To do:
Reproduce word for word the lines from the start through the line containing "What is the difference between the Liberty", including that line.

━━━ Dataset records

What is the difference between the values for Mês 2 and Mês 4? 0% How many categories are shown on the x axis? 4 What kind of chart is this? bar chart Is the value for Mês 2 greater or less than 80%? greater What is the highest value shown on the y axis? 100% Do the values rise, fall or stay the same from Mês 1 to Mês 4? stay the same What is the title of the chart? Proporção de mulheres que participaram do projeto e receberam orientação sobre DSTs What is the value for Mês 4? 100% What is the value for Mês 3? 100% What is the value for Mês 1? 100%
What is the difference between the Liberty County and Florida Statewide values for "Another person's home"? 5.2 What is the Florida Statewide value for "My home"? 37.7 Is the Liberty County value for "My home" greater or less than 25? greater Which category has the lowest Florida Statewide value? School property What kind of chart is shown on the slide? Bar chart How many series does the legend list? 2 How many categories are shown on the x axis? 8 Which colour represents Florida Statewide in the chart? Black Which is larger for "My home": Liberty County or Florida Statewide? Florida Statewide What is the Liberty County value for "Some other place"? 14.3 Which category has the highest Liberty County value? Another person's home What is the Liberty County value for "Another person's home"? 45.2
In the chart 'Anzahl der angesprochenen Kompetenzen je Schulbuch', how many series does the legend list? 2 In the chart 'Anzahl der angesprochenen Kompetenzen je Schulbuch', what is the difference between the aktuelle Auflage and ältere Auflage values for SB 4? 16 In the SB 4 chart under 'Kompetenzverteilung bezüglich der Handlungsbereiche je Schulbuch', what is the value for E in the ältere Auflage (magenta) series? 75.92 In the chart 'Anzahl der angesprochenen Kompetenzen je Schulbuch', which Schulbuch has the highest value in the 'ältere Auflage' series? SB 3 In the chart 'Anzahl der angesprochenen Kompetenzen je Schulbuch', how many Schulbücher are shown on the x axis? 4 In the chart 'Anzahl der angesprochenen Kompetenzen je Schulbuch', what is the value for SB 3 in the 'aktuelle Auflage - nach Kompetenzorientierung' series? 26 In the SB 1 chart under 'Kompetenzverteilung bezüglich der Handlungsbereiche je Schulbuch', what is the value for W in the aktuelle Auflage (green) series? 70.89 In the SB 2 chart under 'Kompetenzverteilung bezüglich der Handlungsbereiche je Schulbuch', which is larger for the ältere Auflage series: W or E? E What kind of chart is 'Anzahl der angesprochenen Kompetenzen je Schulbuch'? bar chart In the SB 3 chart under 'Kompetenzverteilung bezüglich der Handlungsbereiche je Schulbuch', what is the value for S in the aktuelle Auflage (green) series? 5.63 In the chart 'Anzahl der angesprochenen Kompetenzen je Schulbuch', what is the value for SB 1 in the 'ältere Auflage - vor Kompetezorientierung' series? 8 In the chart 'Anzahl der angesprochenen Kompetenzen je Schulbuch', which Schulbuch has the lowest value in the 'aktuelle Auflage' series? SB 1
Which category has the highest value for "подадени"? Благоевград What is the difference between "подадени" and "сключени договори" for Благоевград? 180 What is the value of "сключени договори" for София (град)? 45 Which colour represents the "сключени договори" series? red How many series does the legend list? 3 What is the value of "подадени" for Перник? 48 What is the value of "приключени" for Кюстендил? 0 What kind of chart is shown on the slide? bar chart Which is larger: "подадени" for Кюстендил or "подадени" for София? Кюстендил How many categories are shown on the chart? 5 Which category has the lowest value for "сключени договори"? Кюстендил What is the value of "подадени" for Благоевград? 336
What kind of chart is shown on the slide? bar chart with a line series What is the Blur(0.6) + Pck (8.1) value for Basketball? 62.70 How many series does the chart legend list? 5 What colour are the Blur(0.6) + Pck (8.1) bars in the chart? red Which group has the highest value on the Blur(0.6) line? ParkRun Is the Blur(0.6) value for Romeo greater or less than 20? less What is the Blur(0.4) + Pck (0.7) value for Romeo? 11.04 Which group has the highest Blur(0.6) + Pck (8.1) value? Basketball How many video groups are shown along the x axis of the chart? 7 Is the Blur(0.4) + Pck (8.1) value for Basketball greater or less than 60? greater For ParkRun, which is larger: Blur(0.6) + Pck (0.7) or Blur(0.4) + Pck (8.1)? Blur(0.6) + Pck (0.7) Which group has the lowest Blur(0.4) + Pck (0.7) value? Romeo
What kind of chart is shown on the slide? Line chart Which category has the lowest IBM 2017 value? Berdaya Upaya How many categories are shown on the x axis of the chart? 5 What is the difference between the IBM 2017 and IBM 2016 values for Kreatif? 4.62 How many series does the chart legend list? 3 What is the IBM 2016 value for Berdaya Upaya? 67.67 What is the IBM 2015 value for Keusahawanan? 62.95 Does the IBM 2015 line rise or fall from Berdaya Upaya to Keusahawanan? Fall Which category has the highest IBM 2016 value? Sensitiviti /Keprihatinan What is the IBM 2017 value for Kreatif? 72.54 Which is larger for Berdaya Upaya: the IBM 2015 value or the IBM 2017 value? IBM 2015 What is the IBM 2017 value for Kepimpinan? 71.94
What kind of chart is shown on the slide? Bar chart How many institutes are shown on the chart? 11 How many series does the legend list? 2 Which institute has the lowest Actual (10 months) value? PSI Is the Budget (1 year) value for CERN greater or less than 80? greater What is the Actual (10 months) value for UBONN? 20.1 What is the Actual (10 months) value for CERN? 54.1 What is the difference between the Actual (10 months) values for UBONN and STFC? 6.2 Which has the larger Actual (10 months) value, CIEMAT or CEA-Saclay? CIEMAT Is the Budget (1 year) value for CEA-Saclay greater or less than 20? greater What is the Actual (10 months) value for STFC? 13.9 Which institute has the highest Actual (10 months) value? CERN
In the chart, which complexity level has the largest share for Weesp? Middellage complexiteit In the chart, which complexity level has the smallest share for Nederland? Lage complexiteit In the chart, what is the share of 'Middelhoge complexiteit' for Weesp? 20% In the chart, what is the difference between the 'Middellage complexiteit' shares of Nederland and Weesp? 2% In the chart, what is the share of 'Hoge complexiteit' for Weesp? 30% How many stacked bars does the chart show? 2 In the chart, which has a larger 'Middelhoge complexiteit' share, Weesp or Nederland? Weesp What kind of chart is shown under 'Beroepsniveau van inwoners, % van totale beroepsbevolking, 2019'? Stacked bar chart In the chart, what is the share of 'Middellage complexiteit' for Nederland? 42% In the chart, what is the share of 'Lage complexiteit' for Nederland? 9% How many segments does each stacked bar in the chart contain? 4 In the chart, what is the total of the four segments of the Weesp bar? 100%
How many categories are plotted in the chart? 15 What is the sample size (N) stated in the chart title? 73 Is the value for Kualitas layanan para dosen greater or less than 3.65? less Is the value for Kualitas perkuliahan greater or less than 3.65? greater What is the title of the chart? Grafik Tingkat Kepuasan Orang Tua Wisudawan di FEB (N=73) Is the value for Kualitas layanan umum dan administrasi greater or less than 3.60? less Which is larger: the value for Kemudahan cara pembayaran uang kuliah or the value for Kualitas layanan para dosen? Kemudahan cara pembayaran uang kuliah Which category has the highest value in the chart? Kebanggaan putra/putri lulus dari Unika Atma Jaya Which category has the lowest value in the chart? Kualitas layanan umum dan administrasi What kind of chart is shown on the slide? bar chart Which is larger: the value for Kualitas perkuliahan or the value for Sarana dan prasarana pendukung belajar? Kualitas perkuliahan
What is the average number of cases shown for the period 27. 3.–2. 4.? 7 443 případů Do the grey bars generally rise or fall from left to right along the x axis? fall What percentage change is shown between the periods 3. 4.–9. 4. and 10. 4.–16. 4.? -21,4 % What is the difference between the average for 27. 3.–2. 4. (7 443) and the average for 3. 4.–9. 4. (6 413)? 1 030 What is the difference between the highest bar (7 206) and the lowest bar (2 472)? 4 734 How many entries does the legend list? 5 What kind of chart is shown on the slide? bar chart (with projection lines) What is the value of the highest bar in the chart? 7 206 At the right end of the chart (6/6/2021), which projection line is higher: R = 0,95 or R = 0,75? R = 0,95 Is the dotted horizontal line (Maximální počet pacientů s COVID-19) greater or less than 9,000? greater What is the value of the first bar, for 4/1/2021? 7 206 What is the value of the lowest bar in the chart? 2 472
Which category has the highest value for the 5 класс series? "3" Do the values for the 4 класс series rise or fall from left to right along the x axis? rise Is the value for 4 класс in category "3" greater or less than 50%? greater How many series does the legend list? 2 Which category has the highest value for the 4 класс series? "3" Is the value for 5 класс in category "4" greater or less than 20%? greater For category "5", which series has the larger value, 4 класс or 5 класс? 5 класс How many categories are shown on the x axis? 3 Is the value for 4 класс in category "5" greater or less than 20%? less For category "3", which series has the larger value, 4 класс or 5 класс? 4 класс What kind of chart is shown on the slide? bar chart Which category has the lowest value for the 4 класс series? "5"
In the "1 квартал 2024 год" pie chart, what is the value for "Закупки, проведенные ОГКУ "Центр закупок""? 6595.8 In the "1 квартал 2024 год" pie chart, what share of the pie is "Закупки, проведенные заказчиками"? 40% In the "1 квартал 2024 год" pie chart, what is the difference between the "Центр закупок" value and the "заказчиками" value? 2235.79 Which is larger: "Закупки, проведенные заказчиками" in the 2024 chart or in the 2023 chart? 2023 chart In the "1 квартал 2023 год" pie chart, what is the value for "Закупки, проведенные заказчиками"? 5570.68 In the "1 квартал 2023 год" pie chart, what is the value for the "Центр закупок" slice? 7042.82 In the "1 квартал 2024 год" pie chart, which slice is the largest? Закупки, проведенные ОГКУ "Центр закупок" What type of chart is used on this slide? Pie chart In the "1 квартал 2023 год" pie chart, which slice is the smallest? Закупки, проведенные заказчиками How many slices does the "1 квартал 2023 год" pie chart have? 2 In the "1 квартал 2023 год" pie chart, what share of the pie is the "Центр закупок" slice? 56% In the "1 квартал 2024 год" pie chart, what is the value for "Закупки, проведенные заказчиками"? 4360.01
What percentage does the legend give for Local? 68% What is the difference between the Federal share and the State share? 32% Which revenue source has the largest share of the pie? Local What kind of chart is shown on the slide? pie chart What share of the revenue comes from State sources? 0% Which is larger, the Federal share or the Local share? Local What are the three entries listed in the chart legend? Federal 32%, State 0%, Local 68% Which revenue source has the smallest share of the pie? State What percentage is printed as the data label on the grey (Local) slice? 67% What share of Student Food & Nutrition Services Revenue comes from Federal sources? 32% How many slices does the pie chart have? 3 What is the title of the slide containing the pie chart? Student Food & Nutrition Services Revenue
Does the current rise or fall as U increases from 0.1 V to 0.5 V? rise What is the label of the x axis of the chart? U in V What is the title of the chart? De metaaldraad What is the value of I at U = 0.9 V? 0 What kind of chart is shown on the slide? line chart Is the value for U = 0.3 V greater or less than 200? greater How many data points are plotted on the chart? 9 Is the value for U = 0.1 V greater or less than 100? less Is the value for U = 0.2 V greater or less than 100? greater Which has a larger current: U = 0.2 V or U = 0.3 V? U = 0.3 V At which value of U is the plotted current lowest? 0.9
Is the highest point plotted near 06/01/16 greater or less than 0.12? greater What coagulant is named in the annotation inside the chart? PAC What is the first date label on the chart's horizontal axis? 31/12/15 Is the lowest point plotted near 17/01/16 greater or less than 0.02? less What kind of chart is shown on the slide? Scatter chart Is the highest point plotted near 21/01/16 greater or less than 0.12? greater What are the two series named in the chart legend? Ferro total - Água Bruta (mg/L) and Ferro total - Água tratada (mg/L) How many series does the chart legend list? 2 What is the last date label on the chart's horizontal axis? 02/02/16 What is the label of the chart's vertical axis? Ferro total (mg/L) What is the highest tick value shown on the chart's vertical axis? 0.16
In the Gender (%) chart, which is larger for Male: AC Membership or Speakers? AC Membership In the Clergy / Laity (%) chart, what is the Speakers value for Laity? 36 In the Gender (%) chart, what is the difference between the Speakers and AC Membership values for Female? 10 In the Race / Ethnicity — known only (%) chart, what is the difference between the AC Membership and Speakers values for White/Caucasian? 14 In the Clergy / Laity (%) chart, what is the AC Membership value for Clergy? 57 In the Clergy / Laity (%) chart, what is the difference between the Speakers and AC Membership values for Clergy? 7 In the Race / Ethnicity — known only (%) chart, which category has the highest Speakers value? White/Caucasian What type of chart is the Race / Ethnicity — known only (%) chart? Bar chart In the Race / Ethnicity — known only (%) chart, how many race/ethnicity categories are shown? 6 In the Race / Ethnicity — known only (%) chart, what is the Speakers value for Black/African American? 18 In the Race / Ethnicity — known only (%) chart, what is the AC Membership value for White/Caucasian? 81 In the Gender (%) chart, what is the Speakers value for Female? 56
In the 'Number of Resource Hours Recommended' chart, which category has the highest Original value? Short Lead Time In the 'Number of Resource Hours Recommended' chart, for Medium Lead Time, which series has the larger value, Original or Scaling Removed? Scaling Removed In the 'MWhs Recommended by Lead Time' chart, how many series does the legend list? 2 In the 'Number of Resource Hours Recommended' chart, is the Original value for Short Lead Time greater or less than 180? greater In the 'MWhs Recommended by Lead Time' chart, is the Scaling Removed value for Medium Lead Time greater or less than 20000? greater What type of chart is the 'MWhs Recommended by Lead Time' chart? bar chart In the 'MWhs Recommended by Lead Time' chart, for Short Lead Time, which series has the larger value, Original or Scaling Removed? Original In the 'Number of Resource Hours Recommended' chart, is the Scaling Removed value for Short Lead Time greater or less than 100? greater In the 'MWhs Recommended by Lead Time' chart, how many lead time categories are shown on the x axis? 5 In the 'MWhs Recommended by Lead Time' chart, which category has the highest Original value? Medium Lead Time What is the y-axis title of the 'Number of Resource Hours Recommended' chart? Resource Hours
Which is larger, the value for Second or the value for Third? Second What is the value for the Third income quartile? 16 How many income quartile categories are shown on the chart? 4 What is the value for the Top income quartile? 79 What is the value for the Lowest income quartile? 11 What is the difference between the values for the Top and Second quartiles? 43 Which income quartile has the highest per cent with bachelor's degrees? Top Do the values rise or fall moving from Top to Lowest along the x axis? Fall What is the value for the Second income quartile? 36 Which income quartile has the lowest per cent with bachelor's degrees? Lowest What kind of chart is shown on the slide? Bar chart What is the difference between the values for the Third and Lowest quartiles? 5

━━━━━━

Written answer:
What is the difference between the values for Mês 2 and Mês 4? 0% How many categories are shown on the x axis? 4 What kind of chart is this? bar chart Is the value for Mês 2 greater or less than 80%? greater What is the highest value shown on the y axis? 100% Do the values rise, fall or stay the same from Mês 1 to Mês 4? stay the same What is the title of the chart? Proporção de mulheres que participaram do projeto e receberam orientação sobre DSTs What is the value for Mês 4? 100% What is the value for Mês 3? 100% What is the value for Mês 1? 100%
What is the difference between the Liberty County and Florida Statewide values for "Another person's home"? 5.2 What is the Florida Statewide value for "My home"? 37.7 Is the Liberty County value for "My home" greater or less than 25? greater Which category has the lowest Florida Statewide value? School property What kind of chart is shown on the slide? Bar chart How many series does the legend list? 2 How many categories are shown on the x axis? 8 Which colour represents Florida Statewide in the chart? Black Which is larger for "My home": Liberty County or Florida Statewide? Florida Statewide What is the Liberty County value for "Some other place"? 14.3 Which category has the highest Liberty County value? Another person's home What is the Liberty County value for "Another person's home"? 45.2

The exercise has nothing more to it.